On Friday Jones was in high spirits on board the private yacht of the man once dubbed “celebrity accountant”, Anthony Bell, during a cruise of Sydney Harbour.
Five weeks after announcing he was closing the book on his 35-year radio career, Jones apparently still has people to thank for his success - this despite spending his last two weeks on air at 2GB doing just that.
On Friday, 50 of Jones’s closest friends converged on Bell’s boat Ghost II to raise a glass and listen to Laura Branigan’s hit Gloria, Jones’s theme song, be played several more times.
The party kicked off at Rose Bay Marina at noon, wrapping at around 4.30pm for most, though not all, guests.

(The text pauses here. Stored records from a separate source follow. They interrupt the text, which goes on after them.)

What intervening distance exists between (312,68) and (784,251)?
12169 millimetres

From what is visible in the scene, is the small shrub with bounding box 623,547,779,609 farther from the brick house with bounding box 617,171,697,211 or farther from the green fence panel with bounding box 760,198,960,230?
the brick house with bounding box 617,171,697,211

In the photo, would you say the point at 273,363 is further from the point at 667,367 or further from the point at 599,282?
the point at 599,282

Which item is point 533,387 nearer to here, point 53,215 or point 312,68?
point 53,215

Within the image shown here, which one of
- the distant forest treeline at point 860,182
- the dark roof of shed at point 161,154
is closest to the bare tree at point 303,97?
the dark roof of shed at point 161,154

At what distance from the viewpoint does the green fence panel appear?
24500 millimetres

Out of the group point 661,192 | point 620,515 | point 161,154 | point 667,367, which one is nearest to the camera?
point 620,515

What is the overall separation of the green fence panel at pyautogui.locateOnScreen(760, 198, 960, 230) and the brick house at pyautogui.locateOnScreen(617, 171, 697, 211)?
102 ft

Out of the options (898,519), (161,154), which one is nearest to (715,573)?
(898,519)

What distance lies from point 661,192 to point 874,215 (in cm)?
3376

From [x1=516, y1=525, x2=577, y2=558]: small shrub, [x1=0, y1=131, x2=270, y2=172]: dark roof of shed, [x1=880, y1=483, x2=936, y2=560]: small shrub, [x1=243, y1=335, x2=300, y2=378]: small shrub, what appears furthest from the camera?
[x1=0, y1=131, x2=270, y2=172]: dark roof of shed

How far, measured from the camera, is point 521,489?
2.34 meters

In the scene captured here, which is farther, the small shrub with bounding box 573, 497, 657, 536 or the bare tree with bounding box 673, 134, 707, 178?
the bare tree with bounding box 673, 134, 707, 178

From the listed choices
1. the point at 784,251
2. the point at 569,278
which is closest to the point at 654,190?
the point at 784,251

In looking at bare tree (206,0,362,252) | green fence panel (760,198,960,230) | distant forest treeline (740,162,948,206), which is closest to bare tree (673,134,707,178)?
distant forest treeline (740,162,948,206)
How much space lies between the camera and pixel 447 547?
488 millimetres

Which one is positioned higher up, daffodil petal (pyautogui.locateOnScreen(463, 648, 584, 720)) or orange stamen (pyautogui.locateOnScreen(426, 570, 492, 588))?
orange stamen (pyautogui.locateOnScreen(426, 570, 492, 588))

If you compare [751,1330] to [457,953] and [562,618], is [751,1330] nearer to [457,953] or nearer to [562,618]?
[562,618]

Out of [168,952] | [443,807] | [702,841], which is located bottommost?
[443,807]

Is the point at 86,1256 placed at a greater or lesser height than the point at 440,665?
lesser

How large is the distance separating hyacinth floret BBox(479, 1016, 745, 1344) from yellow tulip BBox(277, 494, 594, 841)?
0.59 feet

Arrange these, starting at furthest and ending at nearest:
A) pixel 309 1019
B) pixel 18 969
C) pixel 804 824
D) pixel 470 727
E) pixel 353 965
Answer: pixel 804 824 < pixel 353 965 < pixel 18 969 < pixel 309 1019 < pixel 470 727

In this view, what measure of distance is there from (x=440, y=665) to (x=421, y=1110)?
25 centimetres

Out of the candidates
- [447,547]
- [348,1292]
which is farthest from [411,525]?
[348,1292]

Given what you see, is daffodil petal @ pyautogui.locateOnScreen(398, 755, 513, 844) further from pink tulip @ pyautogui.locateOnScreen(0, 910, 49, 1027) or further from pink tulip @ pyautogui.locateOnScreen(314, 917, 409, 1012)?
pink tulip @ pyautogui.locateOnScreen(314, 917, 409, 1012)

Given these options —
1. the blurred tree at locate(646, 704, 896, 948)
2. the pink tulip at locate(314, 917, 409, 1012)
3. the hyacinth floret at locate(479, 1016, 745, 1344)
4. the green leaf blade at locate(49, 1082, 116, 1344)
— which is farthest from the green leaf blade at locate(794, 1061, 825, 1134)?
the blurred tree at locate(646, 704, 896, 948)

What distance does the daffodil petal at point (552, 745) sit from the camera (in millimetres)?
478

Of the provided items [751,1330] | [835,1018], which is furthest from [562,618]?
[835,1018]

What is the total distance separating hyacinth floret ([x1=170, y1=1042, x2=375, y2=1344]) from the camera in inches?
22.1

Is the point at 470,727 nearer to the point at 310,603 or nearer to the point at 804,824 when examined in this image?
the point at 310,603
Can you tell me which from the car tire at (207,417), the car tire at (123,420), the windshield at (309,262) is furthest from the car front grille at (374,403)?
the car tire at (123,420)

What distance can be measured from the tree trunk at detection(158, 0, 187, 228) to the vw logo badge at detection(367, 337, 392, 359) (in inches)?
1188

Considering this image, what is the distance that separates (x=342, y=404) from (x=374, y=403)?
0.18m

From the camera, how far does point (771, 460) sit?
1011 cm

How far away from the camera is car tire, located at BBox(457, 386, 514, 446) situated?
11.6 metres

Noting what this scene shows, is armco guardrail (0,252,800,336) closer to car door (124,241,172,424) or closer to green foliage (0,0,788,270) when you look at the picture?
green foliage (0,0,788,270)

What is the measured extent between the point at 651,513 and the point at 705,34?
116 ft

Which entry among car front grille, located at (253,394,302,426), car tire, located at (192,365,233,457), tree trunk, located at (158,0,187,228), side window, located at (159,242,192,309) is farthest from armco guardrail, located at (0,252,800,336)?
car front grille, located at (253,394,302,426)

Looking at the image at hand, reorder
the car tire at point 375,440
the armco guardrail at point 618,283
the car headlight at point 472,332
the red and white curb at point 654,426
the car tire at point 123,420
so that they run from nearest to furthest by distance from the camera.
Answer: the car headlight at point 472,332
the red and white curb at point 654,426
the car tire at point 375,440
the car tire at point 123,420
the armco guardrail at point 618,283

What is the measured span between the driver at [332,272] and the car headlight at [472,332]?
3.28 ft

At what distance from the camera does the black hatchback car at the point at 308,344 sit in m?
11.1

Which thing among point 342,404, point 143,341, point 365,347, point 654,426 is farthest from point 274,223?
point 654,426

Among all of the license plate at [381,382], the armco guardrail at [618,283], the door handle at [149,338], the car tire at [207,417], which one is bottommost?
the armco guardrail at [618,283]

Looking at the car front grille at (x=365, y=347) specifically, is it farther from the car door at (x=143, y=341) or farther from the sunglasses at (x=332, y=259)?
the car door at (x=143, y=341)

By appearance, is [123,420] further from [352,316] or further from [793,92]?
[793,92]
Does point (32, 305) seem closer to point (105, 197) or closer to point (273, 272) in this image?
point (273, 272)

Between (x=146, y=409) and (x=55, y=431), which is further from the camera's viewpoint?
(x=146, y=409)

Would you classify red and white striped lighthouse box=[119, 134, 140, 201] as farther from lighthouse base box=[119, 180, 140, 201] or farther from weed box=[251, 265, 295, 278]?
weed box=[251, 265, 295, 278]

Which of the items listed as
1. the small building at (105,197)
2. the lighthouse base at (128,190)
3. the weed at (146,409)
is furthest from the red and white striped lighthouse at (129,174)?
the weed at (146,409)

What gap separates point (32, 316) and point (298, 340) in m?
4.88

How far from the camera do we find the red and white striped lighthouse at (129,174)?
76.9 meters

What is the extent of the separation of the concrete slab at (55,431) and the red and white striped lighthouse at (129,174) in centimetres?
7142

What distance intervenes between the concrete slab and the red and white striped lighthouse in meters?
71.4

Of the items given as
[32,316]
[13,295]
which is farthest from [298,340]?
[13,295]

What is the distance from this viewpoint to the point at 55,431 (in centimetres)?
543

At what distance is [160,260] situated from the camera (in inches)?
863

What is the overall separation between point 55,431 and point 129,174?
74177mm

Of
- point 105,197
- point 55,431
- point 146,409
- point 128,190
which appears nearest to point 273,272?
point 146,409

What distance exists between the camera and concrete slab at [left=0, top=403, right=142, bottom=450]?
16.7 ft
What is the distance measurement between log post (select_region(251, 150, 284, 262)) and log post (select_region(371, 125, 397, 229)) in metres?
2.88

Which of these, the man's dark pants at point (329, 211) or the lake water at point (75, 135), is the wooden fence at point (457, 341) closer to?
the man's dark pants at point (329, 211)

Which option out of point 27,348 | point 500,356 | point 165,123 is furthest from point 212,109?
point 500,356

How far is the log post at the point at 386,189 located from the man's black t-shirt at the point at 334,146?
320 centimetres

A small group – including cricketers Shane Watson and Brett Lee, league player Craig Wing and his new wife Johanna, and Jones’s loyal assistant and protégé Jake Thrupp – partied on into the evening along with 79-year-old Jones and his niece Tonia Taylor, her husband Justin, and their children.
Among those clambering onboard the cruiser on a picture-perfect Sydney day was former prime minister Tony Abbott, Jones’s co-presenter at Sky News and Abbott’s former chief of staff Peta Credlin, Sony Music boss Denis Handlin, ex Sydney Olympics boss Rod McGeoch, former One Nation leader Mark Latham, Sydney silk Margaret Cunneen SC (who Jones supported during an ICAC investigation), developer John Baxter, jeweller Nic Cerrone and Wallaby Kurtley Beale.
Five of Jones’s former 2GB radio producers were among the group – Paul Christenson, Dan Mullins, James Willis, Tim Barton and Thrupp – although notably not one member of the 2GB executive.
The speeches were generous and long.
Bell kicked off proceedings before throwing to Abbott, who handed the microphone to Handlin, who passed it to singer Mark Vincent who sang a couple of tunes including Time To Say Goodbye (made famous by Andrea Boccelli), before Credlin addressed the poop deck, and then passed the mic to Cunneen.
One of Bell’s best friends, onetime TV presenter Laura Csortan, looked thrilled to have been invited.